Das Spiel im Überblick
Polo ist ein Ballspiel und eine Mannschaftssportart. Zwei Teams treten gegeneinander an, um - analog zum Fussball - jeweils mehr Tore zu erzielen als die gegnerische Equipe. Ein Polo-Team besteht nur aus vier Spielern und ist deshalb verstärkt auf die Einzelleistungen angewiesen. Wichtig ist, dass die vier Spieler als Einheit funktionieren.Jeder Spieler nimmt im Team eine bestimmte Position und Aufgabe ein, die an den verschiedenen Nummern auf den Spieler-Shirts erkannt werden. Die Nummer 1 ist die Angriffsspitze, die Nummer 2 ist der "Vorbereiter", die Nummer 3 ist der Spielmacher und damit Mittelpunkt der Mannschaft, die Nummer 4 (auch Back genannt) ist der Verteidiger, der immer auf der hintersten Position spielt.
Das Handicap eines jeden Spielers basiert auf den Leistungen einer ganzen Spielsaison und wird von einer nationalen Kommission festgelegt. Die Einstufung bewegt sich auf einer Skala zwischen -2 und +10 (über das Maximal-Handicap +10 verfügen weltweit stets nur ein gutes Dutzend Spieler, vorwiegend Argentinier). Die Kriterien hierfür sind Positionsspiel, Schlagstärke, Teamgeist und reiterliches Können. Aus den Handicaps der einzelnen Spieler errechnet sich das Gesamt-Handicap eines Teams durch einfache Addition. Hat ein Team in einem Spiel ein tieferes Gesamt-Handicap als die gegnerische Equipe, erhält es eine Torvorgabe, die der Handicap-Differenz (basierend auf einem Spiel mit 6 Chukkas) entspricht.

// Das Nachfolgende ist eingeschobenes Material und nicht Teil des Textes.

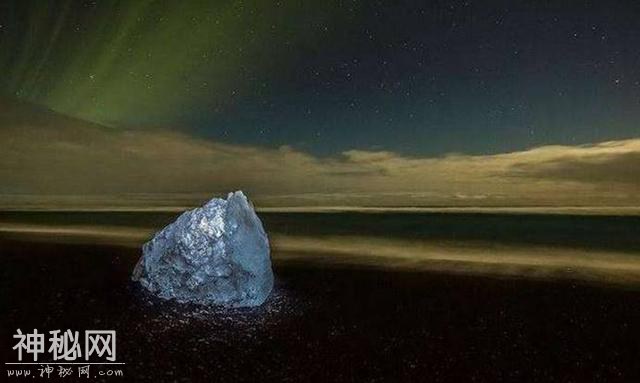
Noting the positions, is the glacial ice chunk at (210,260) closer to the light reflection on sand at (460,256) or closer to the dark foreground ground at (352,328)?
the dark foreground ground at (352,328)

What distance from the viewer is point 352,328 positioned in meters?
9.17

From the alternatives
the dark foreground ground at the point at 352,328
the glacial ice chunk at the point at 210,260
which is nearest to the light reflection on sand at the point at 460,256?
the dark foreground ground at the point at 352,328

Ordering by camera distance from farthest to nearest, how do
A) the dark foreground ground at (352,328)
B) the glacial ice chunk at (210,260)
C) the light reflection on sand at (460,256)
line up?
1. the light reflection on sand at (460,256)
2. the glacial ice chunk at (210,260)
3. the dark foreground ground at (352,328)

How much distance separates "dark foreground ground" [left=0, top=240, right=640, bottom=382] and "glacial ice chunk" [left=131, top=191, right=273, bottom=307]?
0.49 metres

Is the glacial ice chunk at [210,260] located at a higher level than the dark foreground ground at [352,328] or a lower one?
higher

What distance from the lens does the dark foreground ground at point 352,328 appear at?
7.35m

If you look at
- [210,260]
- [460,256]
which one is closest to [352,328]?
[210,260]

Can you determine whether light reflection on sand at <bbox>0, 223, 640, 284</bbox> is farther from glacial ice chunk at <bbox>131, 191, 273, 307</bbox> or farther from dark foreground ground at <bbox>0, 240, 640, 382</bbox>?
glacial ice chunk at <bbox>131, 191, 273, 307</bbox>

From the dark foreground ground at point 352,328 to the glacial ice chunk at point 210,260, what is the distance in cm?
49

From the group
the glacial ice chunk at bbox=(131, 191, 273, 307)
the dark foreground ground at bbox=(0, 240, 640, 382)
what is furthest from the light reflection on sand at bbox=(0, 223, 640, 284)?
the glacial ice chunk at bbox=(131, 191, 273, 307)

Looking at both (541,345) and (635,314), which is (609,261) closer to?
(635,314)

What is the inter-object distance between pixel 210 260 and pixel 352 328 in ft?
12.3

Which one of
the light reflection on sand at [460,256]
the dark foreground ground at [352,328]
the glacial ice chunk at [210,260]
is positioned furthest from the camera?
the light reflection on sand at [460,256]

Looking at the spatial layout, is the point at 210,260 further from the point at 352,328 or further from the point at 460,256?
the point at 460,256
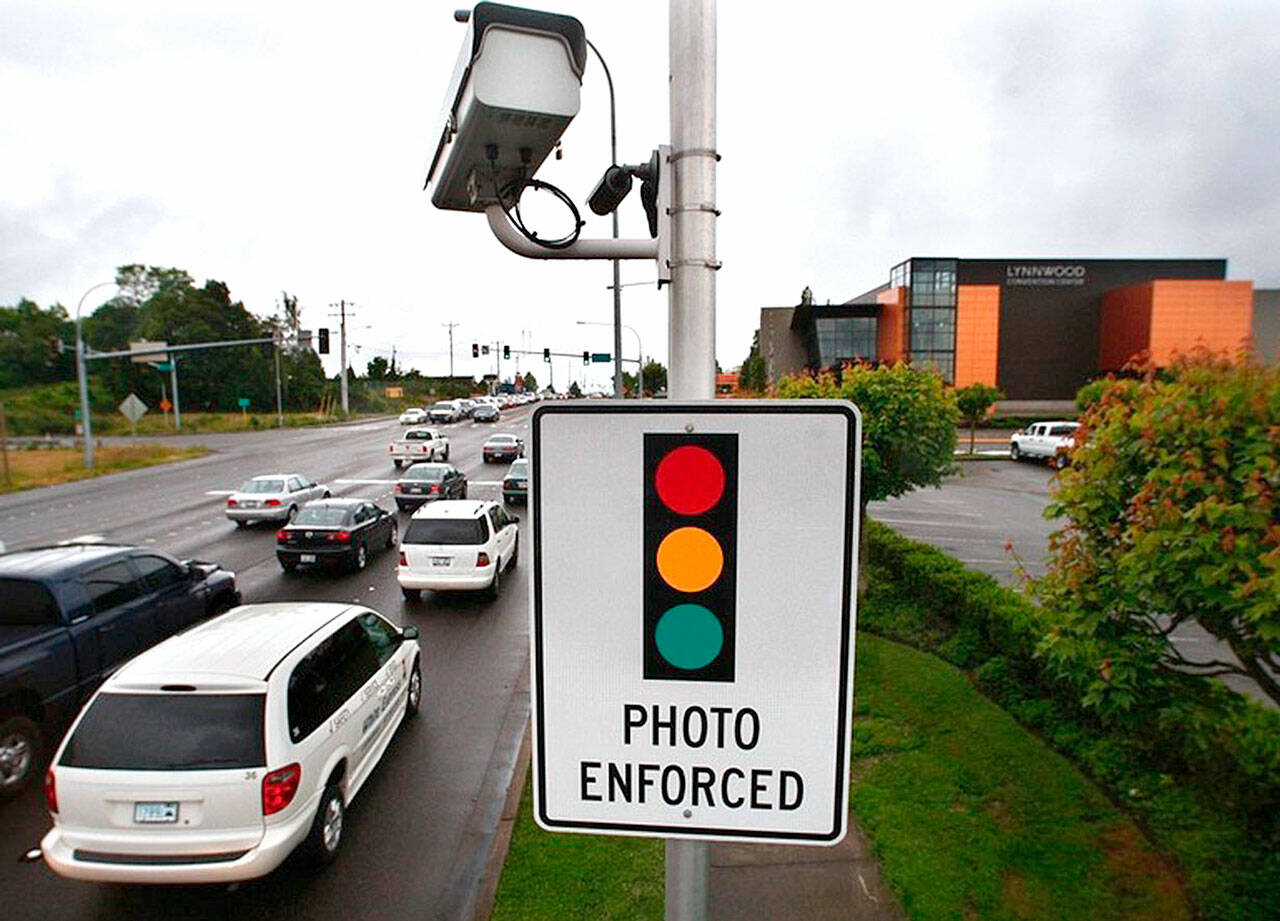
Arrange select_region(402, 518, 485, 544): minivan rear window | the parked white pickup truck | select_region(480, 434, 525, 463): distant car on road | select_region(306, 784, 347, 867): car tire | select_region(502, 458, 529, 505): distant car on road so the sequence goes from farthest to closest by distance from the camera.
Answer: select_region(480, 434, 525, 463): distant car on road < the parked white pickup truck < select_region(502, 458, 529, 505): distant car on road < select_region(402, 518, 485, 544): minivan rear window < select_region(306, 784, 347, 867): car tire

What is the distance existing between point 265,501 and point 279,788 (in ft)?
58.2

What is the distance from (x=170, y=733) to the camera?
209 inches

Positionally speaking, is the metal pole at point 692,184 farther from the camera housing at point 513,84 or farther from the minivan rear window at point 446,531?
the minivan rear window at point 446,531

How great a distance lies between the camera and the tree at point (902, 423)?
1131 cm

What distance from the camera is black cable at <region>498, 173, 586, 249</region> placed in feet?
7.27

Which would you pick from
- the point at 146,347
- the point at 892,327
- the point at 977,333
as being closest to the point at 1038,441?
the point at 977,333

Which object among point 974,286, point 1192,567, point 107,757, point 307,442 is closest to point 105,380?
point 307,442

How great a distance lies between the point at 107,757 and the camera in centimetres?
525

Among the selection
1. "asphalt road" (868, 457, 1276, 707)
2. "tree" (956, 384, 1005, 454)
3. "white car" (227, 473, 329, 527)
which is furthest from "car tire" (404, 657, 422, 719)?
"tree" (956, 384, 1005, 454)

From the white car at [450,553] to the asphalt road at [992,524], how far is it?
7.87 meters

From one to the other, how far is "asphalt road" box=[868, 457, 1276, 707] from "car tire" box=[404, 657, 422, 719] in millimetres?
8058

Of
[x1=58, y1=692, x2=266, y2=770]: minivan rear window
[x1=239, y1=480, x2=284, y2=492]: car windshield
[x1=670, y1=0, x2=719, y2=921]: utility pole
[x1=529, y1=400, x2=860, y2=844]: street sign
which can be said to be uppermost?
[x1=670, y1=0, x2=719, y2=921]: utility pole

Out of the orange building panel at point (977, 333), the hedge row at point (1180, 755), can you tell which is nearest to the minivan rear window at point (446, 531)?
the hedge row at point (1180, 755)

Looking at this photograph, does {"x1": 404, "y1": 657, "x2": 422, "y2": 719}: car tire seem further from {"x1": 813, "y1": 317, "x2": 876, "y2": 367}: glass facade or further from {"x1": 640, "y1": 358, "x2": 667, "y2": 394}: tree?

Selbstverständlich gehören zum Team auch die Pferde (im Polo werden sie Ponies genannt). Das Pony ist weit mehr als nur Gehilfe des Menschen. Spieler und Pferd bilden eine Partnerschaft, bei der beide Teile gleichermassen aufeinander angewiesen sind. Der Spieler muss das Pony nicht nur zu reiten wissen, er muss ihm auch Spielgeist, Konzentration, Leidenschaft und Entschlossenheit vermitteln können.
Ein Spiel besteht im Normalfall aus vier (höchstens acht) Spielabschnitten, sogenannten Chukkas. Ein Chukka dauert siebeneinhalb Minuten (reine Spielzeit). Bei Unterbrechung des Spiels, dem Sturz eines Pferdes oder wenn sich eine Bandage löst respektive das Zaumzeug in Unordnung gerät, wird die Uhr gestoppt. Fällt ein Reiter vom Pferd, wird die Zeit derweil nicht angehalten, sofern er sich nicht verletzt. Nach jedem einzelnen Chukka werden Pausen gehalten und die Pferde gewechselt. Ein Pferd darf an einem Tag in höchstens zwei Chukkas zum Einsatz kommen. In der Halbzeit-Pause - also nach zwei Chukkas - sind auch die Zuschauer gefordert, indem sie gebeten werden, die aufgeworfenen Rasenstücke auf dem Spielfeld wieder einzutreten.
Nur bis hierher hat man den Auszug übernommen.